Conclusa l’operazione WalCor, sempre il Fondo Lynstone, dopo una lunga trattativa annunciata ad agosto 2022, ha finalizzato, a ottobre 2022, il closing con il quale ha acquisito le quote societarie di Pernigotti che erano possedute dalla famiglia turca Toksoz. Il closing pone termine a un periodo di incertezza iniziato nel 2018, quando il gruppo Toksoz ha annunciato la volontà di Pernigotti di voler cessare le attività e dismettere i suoi 56 dipendenti a causa della difficoltà economica e finanziaria. Il riassetto societario è arrivato in contemporanea a un’operazione di finanziamento di 10 milioni di euro operata da illimity Bank a favore di Pernigotti, principalmente finalizzato a supportare le esigenze di liquidità garantendone la piena operatività in una fase strategica per il rilancio della società. Ad agosto 2023 il Fondo è entrato anche nella compagine societaria della Pernigotti Holding S.p.A., la società di scopo costituita dal fondo Lynstone che nel 2022 ha appunto rilevato dal Gruppo Toksoz l’intero capitale sociale della Pernigotti. L’intervento ha consentito di ricostituire il capitale sociale per Euro 7 milioni ponendo le basi per il rilancio di questa produzione di eccellenza nel settore alimentare che vanta oltre 150 anni di storia.

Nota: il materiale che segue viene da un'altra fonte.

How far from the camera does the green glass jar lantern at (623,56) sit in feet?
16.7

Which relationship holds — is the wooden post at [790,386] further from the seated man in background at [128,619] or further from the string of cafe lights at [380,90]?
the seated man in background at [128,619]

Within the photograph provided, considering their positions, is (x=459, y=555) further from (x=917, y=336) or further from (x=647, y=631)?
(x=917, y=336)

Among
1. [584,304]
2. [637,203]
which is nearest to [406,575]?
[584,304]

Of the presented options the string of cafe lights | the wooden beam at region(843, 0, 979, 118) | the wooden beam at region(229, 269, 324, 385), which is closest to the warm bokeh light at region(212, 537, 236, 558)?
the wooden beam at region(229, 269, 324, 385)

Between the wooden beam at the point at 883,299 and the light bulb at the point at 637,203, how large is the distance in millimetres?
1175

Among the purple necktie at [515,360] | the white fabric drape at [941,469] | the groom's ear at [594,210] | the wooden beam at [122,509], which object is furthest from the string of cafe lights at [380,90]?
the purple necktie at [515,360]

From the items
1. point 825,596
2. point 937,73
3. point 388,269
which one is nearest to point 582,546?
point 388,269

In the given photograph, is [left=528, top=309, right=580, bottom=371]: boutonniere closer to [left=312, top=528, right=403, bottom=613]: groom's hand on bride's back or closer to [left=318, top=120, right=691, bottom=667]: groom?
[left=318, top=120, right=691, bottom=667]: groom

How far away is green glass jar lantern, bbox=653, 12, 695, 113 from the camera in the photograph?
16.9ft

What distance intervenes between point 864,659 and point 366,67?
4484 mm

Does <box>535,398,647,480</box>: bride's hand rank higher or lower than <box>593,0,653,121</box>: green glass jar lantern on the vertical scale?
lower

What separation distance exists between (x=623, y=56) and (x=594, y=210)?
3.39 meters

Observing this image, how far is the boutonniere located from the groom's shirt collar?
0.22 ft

È quindi importante sottolineare che i due soci (Fondo e Fondo Lynstone) cooperano nella stessa misura sia in WalCor che Pernigotti, con le conseguenti sinergie industriali e commerciali che hanno favorito queste operazioni. Pertanto l’intervento del Fondo non solo ha fornito una soluzione per il tavolo di crisi Pernigotti e salvato WalCor che si trovava in una procedura concorsuale, ma ha finanziato due interventi combinati e funzionali a una strategia di consolidamento, rilancio e valorizzazione delle eccellenze del Made in Italy [26] nel settore del cioccolato.
L’operazione WalCor evidenzia che il Fondo effettua anche investimenti in società che non hanno raggiunto un pieno equilibrio economico e finanziario ma che tuttavia non comportano l’apertura di un tavolo di crisi da parte della Struttura. In tale contesto, è importante sottolineare la più recente operazione del Fondo che ha previsto la sottoscrizione ad agosto 2023 di un aumento di capitale per Euro 15 milioni a supporto del nuovo piano di sviluppo e crescita di Snaidero, lo storico marchio di cucine di alta gamma [27]. L’investimento è stato realizzato insieme ai soci preesistenti Dea Capital Alternative Funds SGR e ad AMCO Asset Management Company. Il Gruppo Snaidero, fondato nel 1946 a Majano (Udine), produce e commercializza cucine di design. I marchi del Gruppo vantano un posizionamento nella fascia medio-alta del mercato, ulteriormente rafforzato dalle collaborazioni con designer e architetti di primario standing a livello mondiale.
Anche in questo caso l’aumento di capitale sottoscritto dal Fondo ha puntato a rafforzare uno dei principali marchi del Made in Italy e a sostenerne la crescita all’estero, oltre che a consolidare il posizionamento sul mercato italiano.